• WHAT TO DO: Extract every line of the listing below that contains the word "shooting".

[Listing from a collection]
[start]
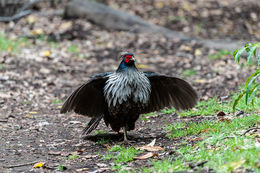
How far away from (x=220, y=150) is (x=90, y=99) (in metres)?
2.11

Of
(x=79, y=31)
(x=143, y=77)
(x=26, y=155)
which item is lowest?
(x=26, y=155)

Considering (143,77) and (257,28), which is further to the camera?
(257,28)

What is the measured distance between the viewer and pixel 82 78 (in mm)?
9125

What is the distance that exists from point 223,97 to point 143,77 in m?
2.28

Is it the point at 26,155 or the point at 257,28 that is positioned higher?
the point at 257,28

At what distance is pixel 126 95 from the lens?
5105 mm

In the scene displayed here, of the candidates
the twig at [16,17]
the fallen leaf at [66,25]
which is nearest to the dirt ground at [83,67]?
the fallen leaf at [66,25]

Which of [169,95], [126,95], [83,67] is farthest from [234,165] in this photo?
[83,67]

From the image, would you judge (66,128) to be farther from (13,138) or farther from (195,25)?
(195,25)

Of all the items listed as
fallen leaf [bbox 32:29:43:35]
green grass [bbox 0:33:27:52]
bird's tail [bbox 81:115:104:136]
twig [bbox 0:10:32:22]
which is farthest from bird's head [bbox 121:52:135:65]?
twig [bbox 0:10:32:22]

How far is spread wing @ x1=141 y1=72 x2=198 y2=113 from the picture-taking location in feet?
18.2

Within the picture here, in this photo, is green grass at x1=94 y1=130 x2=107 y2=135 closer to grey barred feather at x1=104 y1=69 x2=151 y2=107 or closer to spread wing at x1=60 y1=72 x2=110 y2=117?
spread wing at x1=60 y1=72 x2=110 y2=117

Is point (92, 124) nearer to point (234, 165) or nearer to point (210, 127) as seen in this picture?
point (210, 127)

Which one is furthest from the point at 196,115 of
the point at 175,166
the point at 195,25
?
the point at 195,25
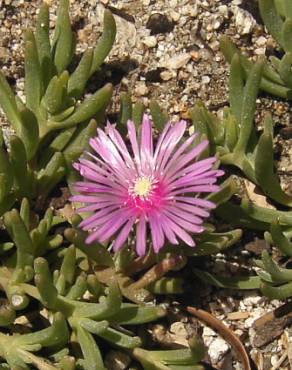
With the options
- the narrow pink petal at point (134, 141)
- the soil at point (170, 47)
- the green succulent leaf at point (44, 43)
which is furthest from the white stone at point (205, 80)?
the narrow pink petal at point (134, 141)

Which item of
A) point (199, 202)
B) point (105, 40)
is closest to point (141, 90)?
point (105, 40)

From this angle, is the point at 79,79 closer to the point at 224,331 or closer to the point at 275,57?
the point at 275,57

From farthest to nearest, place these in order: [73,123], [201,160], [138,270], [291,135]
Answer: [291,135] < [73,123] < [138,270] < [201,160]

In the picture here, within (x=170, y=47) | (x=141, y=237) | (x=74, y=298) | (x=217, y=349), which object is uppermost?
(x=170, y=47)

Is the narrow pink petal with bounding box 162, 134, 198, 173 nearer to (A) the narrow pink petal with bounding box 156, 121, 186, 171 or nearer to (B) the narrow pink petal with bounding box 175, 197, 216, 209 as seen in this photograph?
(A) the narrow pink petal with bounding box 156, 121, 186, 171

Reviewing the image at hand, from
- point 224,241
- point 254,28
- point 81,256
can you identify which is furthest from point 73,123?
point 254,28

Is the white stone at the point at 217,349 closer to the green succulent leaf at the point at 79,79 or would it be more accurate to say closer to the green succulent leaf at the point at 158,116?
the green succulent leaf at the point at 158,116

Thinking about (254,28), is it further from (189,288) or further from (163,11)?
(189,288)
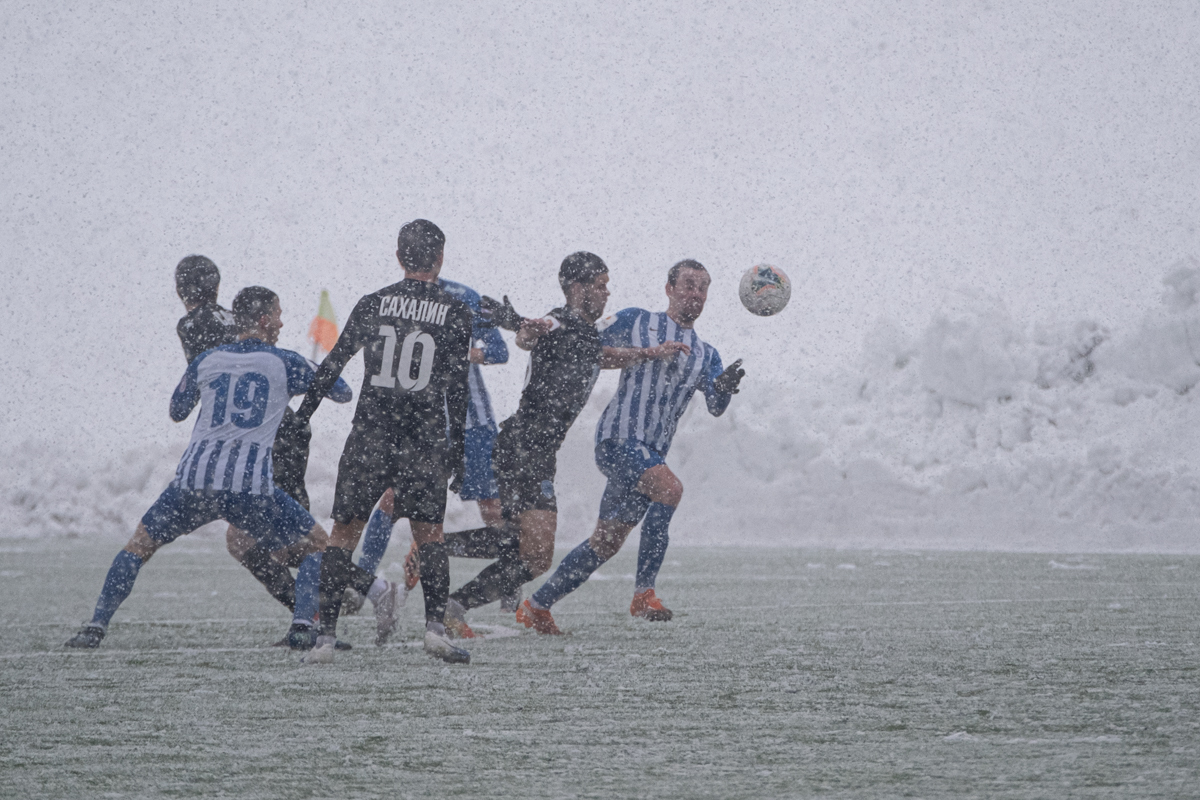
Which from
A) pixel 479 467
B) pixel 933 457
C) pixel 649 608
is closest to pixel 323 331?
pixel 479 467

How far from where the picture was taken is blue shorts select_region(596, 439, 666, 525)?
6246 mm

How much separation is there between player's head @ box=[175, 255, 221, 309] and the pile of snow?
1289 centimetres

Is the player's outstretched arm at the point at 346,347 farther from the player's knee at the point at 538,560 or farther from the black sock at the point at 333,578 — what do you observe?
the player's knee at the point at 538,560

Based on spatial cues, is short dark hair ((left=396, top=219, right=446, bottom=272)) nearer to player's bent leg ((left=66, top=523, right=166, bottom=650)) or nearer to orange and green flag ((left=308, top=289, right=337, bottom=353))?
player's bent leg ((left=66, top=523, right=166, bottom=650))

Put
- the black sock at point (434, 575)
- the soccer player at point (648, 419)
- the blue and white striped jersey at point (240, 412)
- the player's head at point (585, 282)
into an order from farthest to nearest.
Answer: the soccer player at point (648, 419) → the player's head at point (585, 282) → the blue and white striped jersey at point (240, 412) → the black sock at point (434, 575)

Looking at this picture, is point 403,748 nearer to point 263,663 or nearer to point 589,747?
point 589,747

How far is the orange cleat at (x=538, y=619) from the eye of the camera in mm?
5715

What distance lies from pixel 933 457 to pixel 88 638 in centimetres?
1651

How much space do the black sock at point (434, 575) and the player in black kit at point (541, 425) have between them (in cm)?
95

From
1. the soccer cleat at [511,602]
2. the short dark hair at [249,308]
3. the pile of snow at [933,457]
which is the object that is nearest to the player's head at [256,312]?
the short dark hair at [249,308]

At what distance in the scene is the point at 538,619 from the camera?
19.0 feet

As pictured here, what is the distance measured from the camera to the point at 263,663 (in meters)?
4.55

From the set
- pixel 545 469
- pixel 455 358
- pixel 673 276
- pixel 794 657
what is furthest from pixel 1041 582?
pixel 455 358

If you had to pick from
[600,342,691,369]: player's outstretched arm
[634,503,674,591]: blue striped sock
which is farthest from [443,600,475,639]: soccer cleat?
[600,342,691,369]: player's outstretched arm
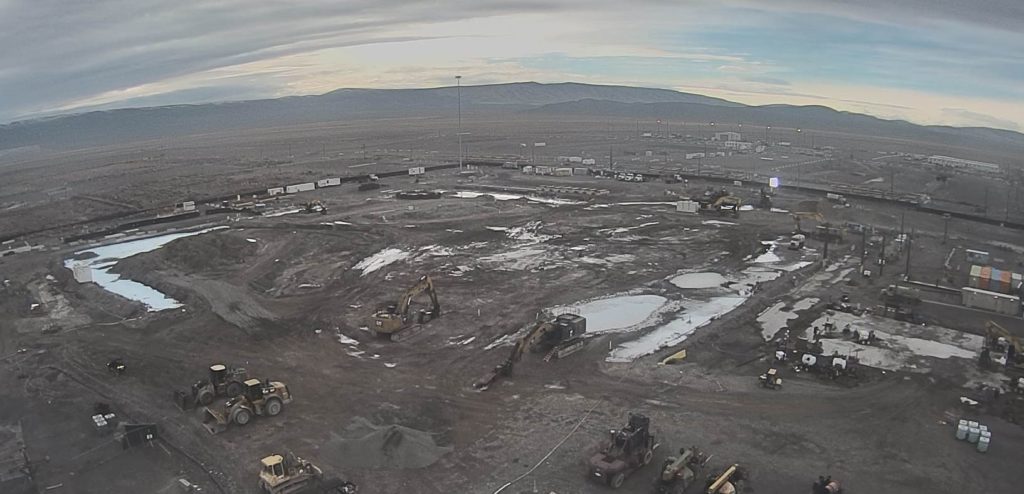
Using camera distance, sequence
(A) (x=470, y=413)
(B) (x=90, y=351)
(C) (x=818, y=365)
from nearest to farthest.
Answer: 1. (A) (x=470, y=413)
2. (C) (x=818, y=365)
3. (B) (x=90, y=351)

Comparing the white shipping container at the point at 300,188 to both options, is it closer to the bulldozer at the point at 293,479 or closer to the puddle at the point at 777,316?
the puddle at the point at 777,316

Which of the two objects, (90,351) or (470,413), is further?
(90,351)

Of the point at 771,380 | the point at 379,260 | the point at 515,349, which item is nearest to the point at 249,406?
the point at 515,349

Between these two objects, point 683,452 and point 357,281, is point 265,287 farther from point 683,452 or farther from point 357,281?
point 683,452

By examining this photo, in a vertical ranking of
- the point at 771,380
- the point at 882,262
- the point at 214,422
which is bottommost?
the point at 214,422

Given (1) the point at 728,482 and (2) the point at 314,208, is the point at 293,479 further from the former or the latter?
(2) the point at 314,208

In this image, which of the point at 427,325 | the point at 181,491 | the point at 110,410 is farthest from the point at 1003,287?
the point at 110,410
[end]
[start]
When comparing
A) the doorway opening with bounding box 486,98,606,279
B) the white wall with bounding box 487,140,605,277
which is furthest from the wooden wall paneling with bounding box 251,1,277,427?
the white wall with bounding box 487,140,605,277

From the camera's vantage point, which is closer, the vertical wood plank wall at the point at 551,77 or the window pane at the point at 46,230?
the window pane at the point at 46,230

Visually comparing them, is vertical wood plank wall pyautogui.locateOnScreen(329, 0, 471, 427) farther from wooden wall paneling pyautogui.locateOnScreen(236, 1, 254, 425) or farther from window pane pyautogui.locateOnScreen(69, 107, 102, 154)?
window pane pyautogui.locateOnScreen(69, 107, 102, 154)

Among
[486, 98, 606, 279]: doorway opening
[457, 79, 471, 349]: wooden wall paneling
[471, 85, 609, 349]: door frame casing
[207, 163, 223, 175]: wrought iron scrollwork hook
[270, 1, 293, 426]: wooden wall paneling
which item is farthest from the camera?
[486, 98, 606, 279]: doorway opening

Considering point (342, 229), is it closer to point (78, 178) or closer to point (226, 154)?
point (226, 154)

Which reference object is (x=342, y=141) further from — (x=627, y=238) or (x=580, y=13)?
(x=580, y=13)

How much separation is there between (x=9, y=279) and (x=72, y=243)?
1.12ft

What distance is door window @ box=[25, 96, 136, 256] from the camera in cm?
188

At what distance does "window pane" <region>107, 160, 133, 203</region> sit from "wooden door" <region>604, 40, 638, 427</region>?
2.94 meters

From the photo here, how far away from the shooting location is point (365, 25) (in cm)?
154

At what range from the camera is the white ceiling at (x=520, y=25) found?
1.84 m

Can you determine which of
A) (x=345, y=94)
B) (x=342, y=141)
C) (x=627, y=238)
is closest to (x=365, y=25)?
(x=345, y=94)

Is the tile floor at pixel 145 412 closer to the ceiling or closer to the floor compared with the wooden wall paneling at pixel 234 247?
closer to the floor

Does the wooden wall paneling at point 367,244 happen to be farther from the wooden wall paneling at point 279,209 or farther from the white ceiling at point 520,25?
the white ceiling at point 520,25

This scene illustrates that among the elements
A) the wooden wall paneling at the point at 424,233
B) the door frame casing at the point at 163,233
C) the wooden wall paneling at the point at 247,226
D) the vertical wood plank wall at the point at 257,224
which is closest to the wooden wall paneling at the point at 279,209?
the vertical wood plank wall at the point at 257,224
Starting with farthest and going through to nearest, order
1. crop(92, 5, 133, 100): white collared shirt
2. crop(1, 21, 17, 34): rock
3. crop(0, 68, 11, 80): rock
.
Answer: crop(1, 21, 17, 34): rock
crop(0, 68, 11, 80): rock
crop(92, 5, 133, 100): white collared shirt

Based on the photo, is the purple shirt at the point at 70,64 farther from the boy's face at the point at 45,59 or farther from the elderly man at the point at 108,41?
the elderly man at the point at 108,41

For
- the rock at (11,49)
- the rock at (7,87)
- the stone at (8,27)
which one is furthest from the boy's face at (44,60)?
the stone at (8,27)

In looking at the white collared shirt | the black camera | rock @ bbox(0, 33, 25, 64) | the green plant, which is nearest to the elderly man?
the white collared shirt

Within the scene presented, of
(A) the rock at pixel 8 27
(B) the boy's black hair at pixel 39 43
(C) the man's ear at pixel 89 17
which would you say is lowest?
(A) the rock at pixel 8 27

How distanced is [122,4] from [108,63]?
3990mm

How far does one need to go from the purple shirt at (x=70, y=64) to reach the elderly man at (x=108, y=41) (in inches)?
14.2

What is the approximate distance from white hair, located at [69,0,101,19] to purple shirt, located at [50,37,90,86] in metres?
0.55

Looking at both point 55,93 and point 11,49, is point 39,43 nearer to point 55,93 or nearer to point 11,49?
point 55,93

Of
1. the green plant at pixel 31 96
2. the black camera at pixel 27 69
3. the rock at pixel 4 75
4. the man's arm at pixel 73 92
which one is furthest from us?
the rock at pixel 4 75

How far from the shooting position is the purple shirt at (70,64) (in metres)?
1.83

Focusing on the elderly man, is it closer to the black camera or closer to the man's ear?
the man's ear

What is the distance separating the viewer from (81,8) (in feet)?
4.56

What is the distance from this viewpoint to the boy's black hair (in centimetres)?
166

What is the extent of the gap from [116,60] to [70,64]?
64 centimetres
[end]
[start]
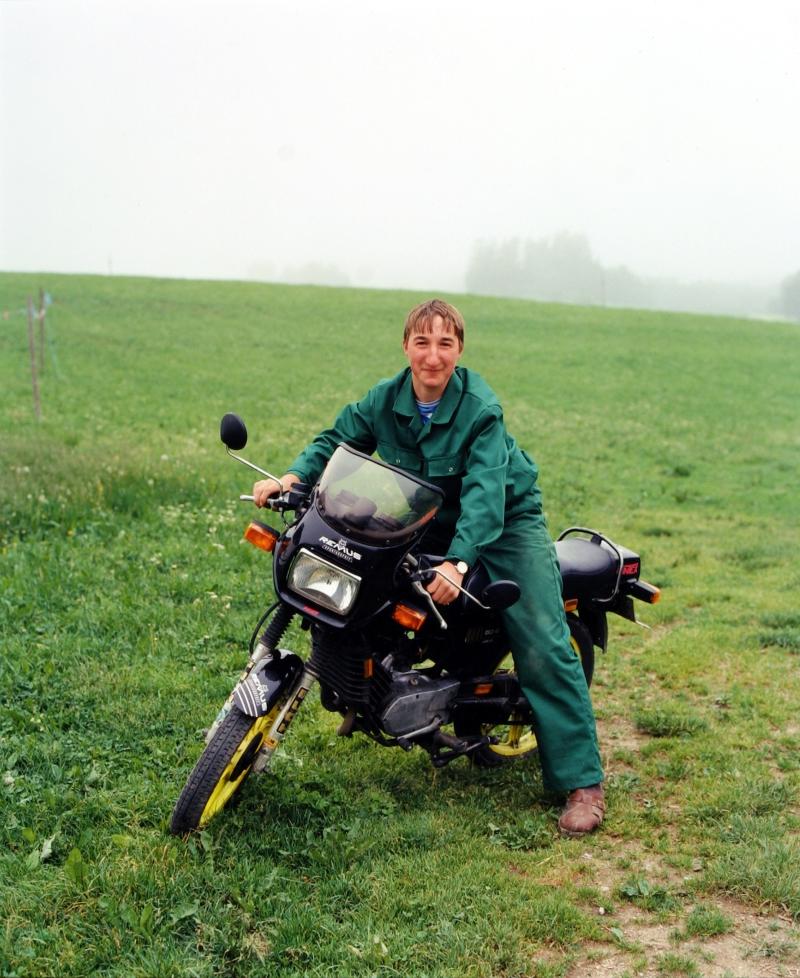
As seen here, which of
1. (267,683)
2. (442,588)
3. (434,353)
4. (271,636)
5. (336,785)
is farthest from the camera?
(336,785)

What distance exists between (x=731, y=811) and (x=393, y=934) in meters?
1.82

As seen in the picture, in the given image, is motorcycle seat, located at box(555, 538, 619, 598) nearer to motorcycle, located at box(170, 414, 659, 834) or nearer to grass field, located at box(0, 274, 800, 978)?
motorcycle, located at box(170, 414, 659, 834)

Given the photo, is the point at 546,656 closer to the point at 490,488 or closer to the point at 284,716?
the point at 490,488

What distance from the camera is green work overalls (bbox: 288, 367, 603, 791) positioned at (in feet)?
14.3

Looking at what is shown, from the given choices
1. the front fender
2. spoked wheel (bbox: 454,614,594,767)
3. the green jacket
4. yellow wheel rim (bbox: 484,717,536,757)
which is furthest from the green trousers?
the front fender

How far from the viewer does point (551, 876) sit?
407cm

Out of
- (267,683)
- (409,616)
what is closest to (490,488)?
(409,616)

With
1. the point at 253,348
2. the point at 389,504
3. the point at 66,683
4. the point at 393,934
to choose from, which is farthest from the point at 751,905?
[end]
• THE REPLY:
From the photo here, how far away from the shooting location is point (365, 25) (in cm)?
How far from the shooting position is the purple shirt at (70,64) (in metres)?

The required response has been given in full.